In approximately three months I had completed the first draft of my first manuscript. I had started writing it in early February and by the end of April I was adding the last chapter. I spent the month of May reviewing and editing and having beta readers read it.
By the first of June I had received encouraging reviews stating how intense it was, how it had invoked such emotion. I was happy to hear the way I felt about it had translated for readers. I remember while I was writing it, I had to stop many times to wipe the tears out of my eyes.
June came and I was already thinking about the sequel. As I lined up all the next steps required to self-publish my first book, I was also beginning to write the sequel. I was electrified with the storyline I was going to tell.
On June 6th my four children went to school for the last time until August. Determined not to change my routine, I continued to write in the mornings and early afternoon. I put together 30,000 words. The plot grew larger and more complex than I had imagined and I considered making a four book series instead of just a sequel. My main character needed more space.
I added another 20,000 words by the time July rolled around. My character was in much more dire straits in this book, yet I struggled to find her voice. I had yet to cry a single writer-tear.
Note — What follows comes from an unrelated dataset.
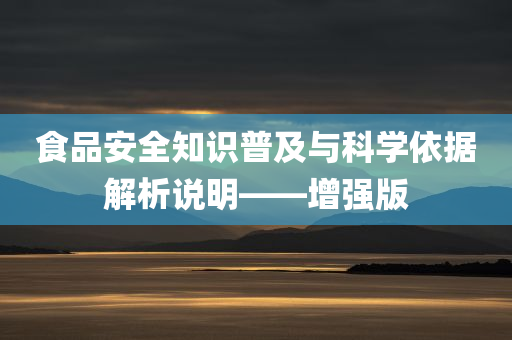 食品安全知识普及与科学依据解析说明——增强版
I was not carried away with her excitement nor
“Mom can you charge this?”
did I feel the crush of her suffering. I didn’t know where her hope would be renewed or how her heart would heal.
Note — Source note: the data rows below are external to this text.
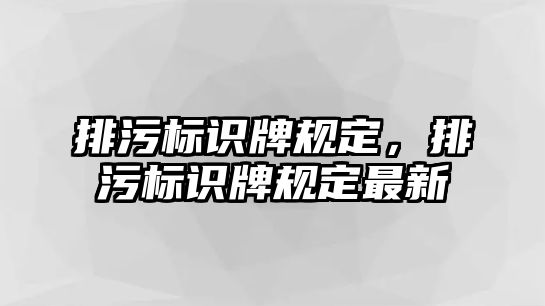 排污标识牌规定，排污标识牌规定最新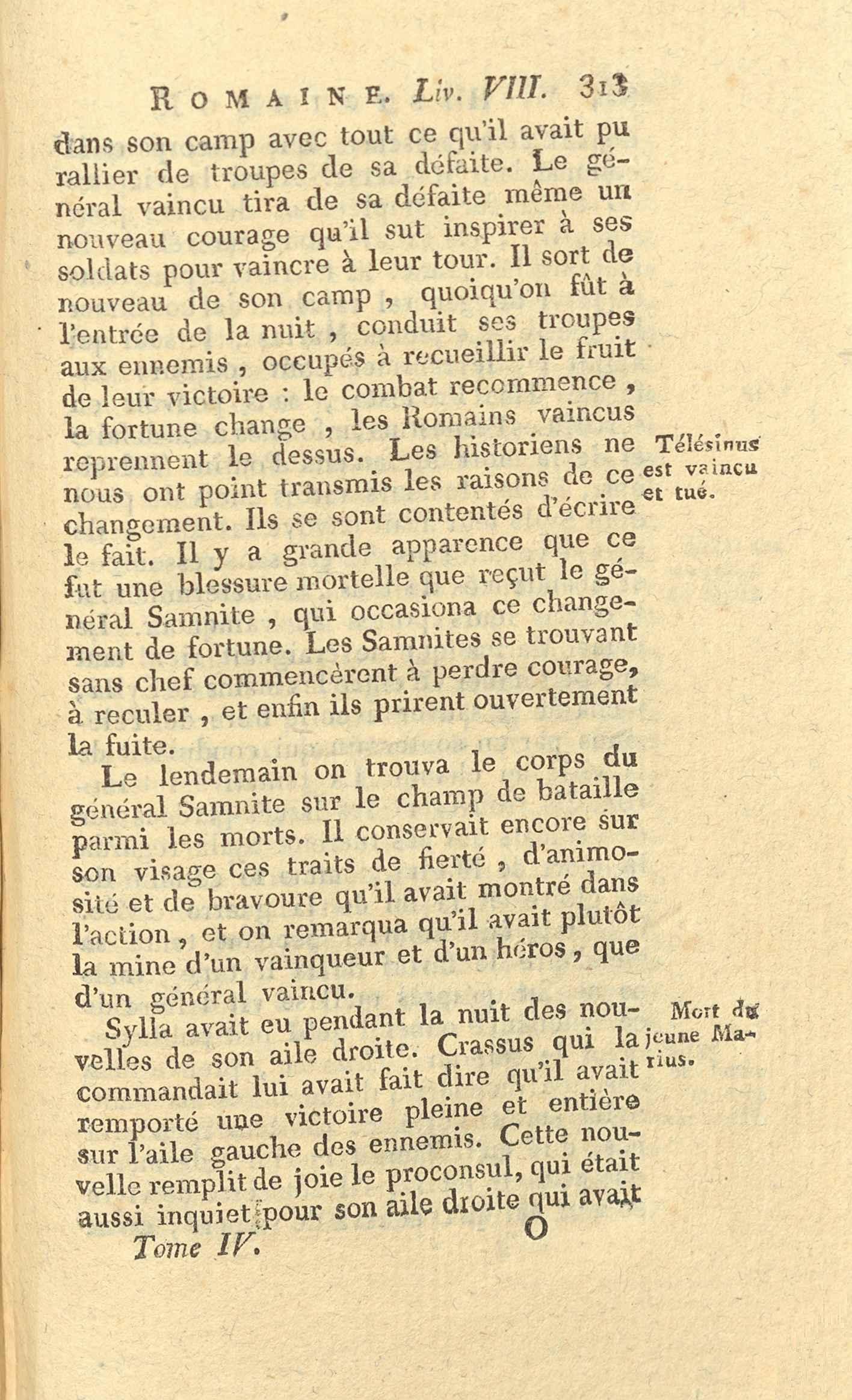 ROMAINE. Liv. VIII. 313

dans son camp avec tout ce qu'il avait pu rallier de troupes de sa défaite. Le général vaincu tira de sa défaite même un nouveau courage qu'il sut inspirer à ses soldats pour vaincre à leur tour. Il sort de nouveau de son camp, quoiqu'on fût à l'entrée de la nuit, conduit ses troupes aux ennemis, occupés à recueillir le fruit de leur victoire : le combat recommence, la fortune change, les Romains vaincus reprennent le dessus. Les historiens ne nous ont point transmis les raisons de ce changement. Ils se sont contentés d'écrire le fait. Il y a grande apparence que ce fut une blessure mortelle que reçut le général Samnite, qui occasiona ce changement de fortune. Les Samnites se trouvant sans chef commencèrent à perdre courage, à reculer, et enfin ils prirent ouvertement la fuite.

Télésinus est vaincu et tué.

Le lendemain on trouva le corps du général Samnite sur le champ de bataille parmi les morts. Il conservait encore sur son visage ces traits de fierté, d'animosité et de bravoure qu'il avait montré dans l'action, et on remarqua qu'il avait plutôt la mine d'un vainqueur et d'un héros, que d'un général vaincu.

Sylla avait eu pendant la nuit des nouvelles de son aile droite. Crassus qui la commandait lui avait fait dire qu'il avait remporté une victoire pleine et entière sur l'aile gauche des ennemis. Cette nouvelle remplit de joie le proconsul, qui était aussi inquiet pour son aile droite qui avait

Mort du jeune Marius.

Tome IV. O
“Can I have a yogurt? Why not? We ate two hours ago!”
I realized it isn’t the story that is failing. It’s the author. I can’t get lost in the story like I hope my future reader will. I need to, but I can’t. Life is happening all around me, demanding my attention even at my main character’s most heartbreaking moments.
It is now early July. We have seven more weeks of summer vacation before the kids go back to school. I realize now that trying to force a novel out of these weeks is not going to be fruitful. I certainly have plenty of other things to focus on before my first book will be published. Much of that is already in the works.
But I can’t just stop writing for seven weeks. So I’ve decided to put the sequel on hold and instead write a collection of poetry and short stories about growing up in Tennessee with a focus on gender expectations. I think the subject will be manageable for writing with kids home and interruptions every few minutes.
When the end of August comes, I will be ready to sit for hours and weep while I spin the tale from my heart to the screen. It needs all of me, and I will wait to write it until I can give it my everything.